Je suis exactement dans la meme situation, appels et SMS sans problème, mais pas de Handoff malgré tous mes essais de décocher/recocher iCloud & co , déconnexions, et le paramétrage est nickel.
(Iphone 5 sous 8.1.1 et Macbook Air acheté tout neuf d'il y a 2 jours sous Mavericks)
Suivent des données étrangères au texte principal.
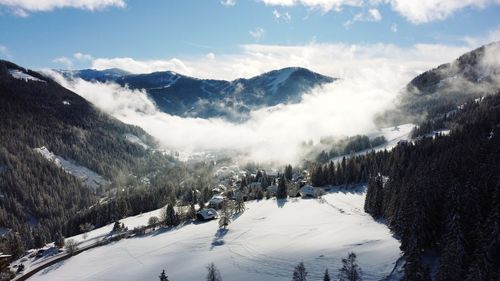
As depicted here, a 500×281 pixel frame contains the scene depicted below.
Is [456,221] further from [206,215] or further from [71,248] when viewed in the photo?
[71,248]

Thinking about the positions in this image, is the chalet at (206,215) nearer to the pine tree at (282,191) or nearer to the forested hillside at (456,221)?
the pine tree at (282,191)

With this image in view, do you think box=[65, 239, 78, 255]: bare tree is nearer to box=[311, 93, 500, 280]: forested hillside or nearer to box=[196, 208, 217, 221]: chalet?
box=[196, 208, 217, 221]: chalet

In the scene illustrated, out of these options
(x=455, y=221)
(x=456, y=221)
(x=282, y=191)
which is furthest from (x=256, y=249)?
(x=282, y=191)

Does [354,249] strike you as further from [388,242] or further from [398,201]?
[398,201]

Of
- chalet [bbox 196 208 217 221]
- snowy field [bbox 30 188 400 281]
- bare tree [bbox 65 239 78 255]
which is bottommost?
snowy field [bbox 30 188 400 281]

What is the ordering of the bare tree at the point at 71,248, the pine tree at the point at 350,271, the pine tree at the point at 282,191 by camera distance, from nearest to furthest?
the pine tree at the point at 350,271
the bare tree at the point at 71,248
the pine tree at the point at 282,191

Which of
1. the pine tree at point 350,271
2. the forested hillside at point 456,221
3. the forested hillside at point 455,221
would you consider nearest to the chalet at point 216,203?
the forested hillside at point 455,221

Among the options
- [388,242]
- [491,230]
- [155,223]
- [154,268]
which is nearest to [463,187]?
[491,230]

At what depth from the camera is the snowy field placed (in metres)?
89.1

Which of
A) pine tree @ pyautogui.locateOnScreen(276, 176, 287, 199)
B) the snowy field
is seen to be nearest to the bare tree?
the snowy field

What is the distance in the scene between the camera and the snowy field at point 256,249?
292 ft

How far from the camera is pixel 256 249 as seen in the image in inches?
4250

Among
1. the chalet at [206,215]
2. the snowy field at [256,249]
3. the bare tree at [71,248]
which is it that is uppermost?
the chalet at [206,215]

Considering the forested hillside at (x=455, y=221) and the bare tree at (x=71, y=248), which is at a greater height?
the forested hillside at (x=455, y=221)
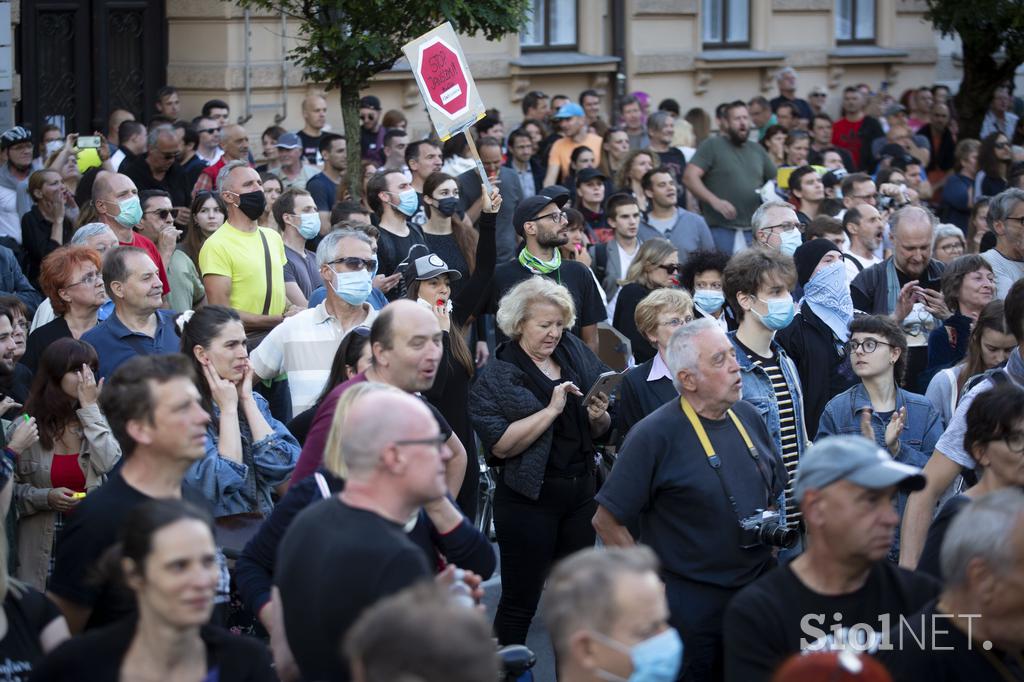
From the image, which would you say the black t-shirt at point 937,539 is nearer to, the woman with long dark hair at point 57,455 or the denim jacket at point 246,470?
the denim jacket at point 246,470

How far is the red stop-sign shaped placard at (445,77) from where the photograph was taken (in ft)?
31.3

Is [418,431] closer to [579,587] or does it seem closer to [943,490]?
[579,587]

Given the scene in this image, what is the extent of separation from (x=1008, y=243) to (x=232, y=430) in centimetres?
523

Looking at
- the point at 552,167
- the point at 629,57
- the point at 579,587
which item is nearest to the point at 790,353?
the point at 579,587

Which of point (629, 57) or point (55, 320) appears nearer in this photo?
point (55, 320)

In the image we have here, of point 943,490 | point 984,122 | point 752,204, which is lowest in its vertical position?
point 943,490

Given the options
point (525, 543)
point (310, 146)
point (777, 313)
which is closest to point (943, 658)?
point (525, 543)

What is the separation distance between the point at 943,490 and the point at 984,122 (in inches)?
593

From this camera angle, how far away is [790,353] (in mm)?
7992

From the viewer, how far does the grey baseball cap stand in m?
4.35

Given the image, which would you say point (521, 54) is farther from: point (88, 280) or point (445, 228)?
point (88, 280)

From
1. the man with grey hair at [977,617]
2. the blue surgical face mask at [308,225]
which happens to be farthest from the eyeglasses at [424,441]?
the blue surgical face mask at [308,225]

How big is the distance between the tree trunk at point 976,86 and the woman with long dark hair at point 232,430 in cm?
1412

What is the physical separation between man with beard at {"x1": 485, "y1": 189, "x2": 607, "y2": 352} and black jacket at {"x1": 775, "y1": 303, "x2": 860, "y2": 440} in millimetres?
1308
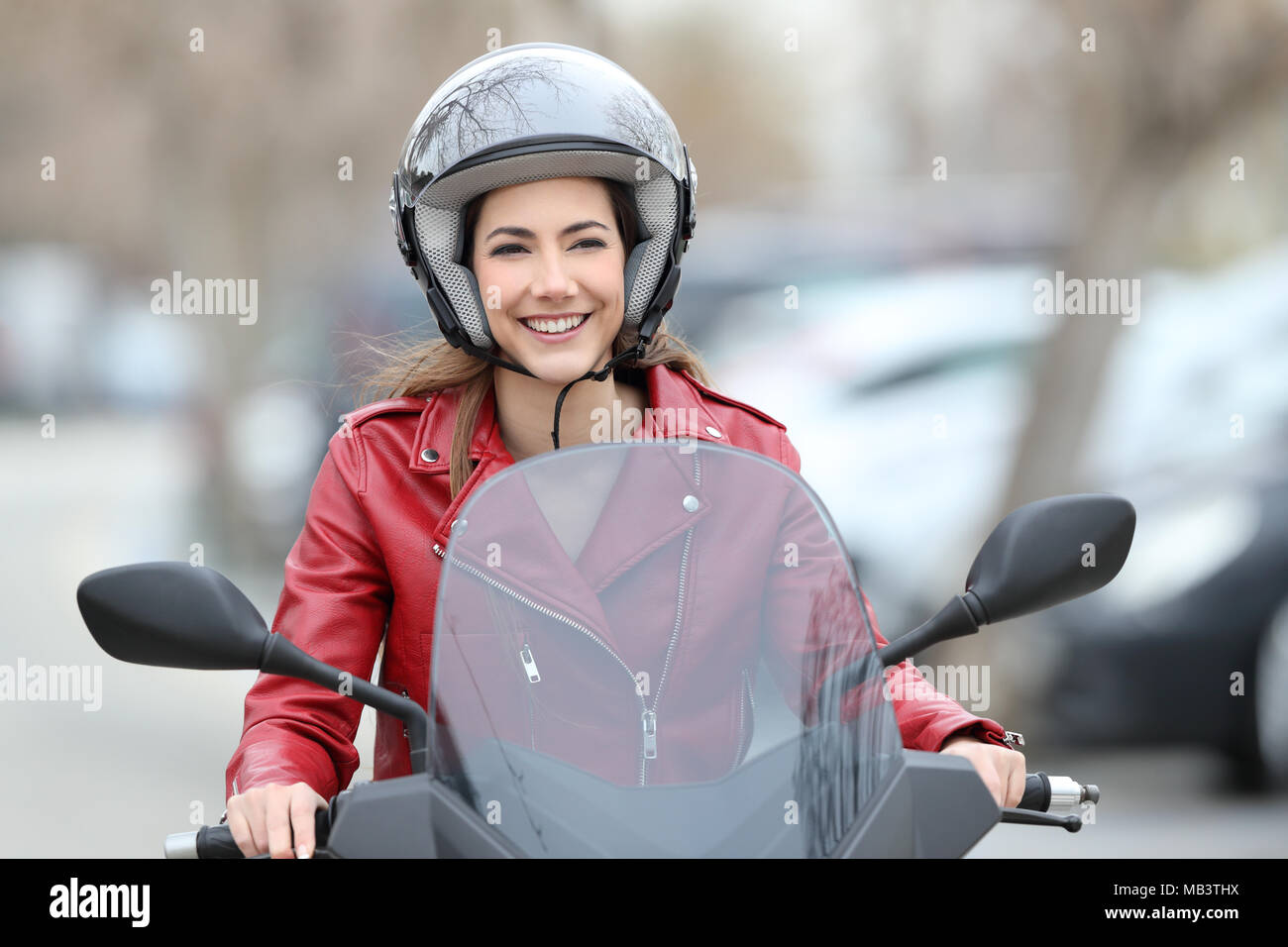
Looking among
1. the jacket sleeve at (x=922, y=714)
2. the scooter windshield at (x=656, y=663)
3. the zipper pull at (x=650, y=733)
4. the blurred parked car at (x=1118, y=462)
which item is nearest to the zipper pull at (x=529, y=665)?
the scooter windshield at (x=656, y=663)

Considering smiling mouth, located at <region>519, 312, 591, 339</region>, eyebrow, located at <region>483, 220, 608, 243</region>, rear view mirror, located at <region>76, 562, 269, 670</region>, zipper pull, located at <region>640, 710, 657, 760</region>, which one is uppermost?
eyebrow, located at <region>483, 220, 608, 243</region>

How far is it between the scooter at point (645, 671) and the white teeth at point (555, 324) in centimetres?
68

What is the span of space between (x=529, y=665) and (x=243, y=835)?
1.62 feet

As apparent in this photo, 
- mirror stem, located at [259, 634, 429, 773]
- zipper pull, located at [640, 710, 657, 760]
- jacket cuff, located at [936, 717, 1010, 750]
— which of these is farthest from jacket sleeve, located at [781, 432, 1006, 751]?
mirror stem, located at [259, 634, 429, 773]

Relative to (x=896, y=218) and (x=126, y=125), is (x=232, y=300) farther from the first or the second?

As tu trouvé une solution depuis ?


----------



## ARSyBi (27 Novembre 2014)

Bonjour,
Iphone 6, MBA 2013, ios 8 et Yosémite.

Le handoff fonctionne mais impossible de faire apparaitre le code pour le transfert de sms ni sur mon mac ni sur ipod touch dernière génération.

Avez vous des solutions ?

Merci.


----------



## Tad kozh (4 Décembre 2014)

Kokorico a dit:


> Je suis exactement dans la meme situation, appels et SMS sans problème, mais pas de Handoff malgré tous mes essais de décocher/recocher iCloud & co , déconnexions, et le paramétrage est nickel.
> (Iphone 5 sous 8.1.1 et Macbook Air acheté tout neuf d'il y a 2 jours sous Mavericks)
> 
> As tu trouvé une solution depuis ?



Bonjour
nouveau sur ce forum
j'aiun iphone 6 et un MBP acheté il y a un mois
je suis dans la meme situation : appel et Sms fonctionne
mais pas de Handoff
mon MBP et Iphone sont bien jumelés mais impossible de connecter l'un à l'autre par bluetooth qui est bien activé sur les 2 appareils
auriez vous une piste de solutions 
merci


----------



## ARSyBi (4 Décembre 2014)

Moi les SMS et appel ne marche pas je comprends pas j'i l'impression d'être le seul !


----------



## Jafra (9 Décembre 2014)

Bonjour, 

Alors, j j'ai résolu une partie du problème en désactivant puis en réactivant message et face time sur l'iphone. le code est apparu et l'activation s 'est faite. 
Il me reste un soucis, lorsque je veux passer un appel téléphonique non face time, l'application me dit que ce numéro ne peut recevoir d'appel face time, mais ça je le savais... Et je ne peux pas non plus passer d'appel depuis 'contacts' en cliquant sur l'icône 'téléphone' du contact. 
Quelqu'un a une idée de ce qui ne va pas?


----------



## clemds40 (10 Décembre 2014)

Pour ceux dont Handoff ne marche pas non plus, il faut procéder ainsi :

Déconnecter iCloud sur vos appareils
Désactiver Airdrop aussi sur vos appareils
Reconnecter vos appareils à iCloud
Activer le Bluetooth

Ça devrait marcher, vu que ça a marcher pour moi, essayez pour voir


----------



## ARSyBi (3 Janvier 2015)

Pour moi: Comme j'ai eu un numéro en attendant que mon numéro original soit transféré entre opérateur mon iphone a prit le numéro temporaire (dans réglage, téléphone, mon numéro) et malgré le changement du numéro temporaire par mon numéro original, l'onglet "mon numéro" n'a pas changé il était toujours sur l'ancien, et j'ai juste eu à changer ce numéro par mon numéro original pour que tout fonctionne !


----------



## dgaultie (5 Janvier 2015)

chez nous on a plutôt le problème inverse, le transfert de SMS marche trop bien, j'ai bien réussi à paramétrer l'ipad et le mac de mon épouse pour le transfert de sms, mais le souci c'est que depuis elle ne reçoit plus les sms sur son iphone, sauf lorsqu'elle est sur le réseau wifi de la maison. Seule solution que j'ai trouvé, désactiver iMessage sur l'ipad et le mac, et là ça à l'air de fonctionner à nouveau, mais du coup, on ne peux plus utiliser iMessage sur son mac ni sur son ipad. quelqu'un a une idée de la solution ?


----------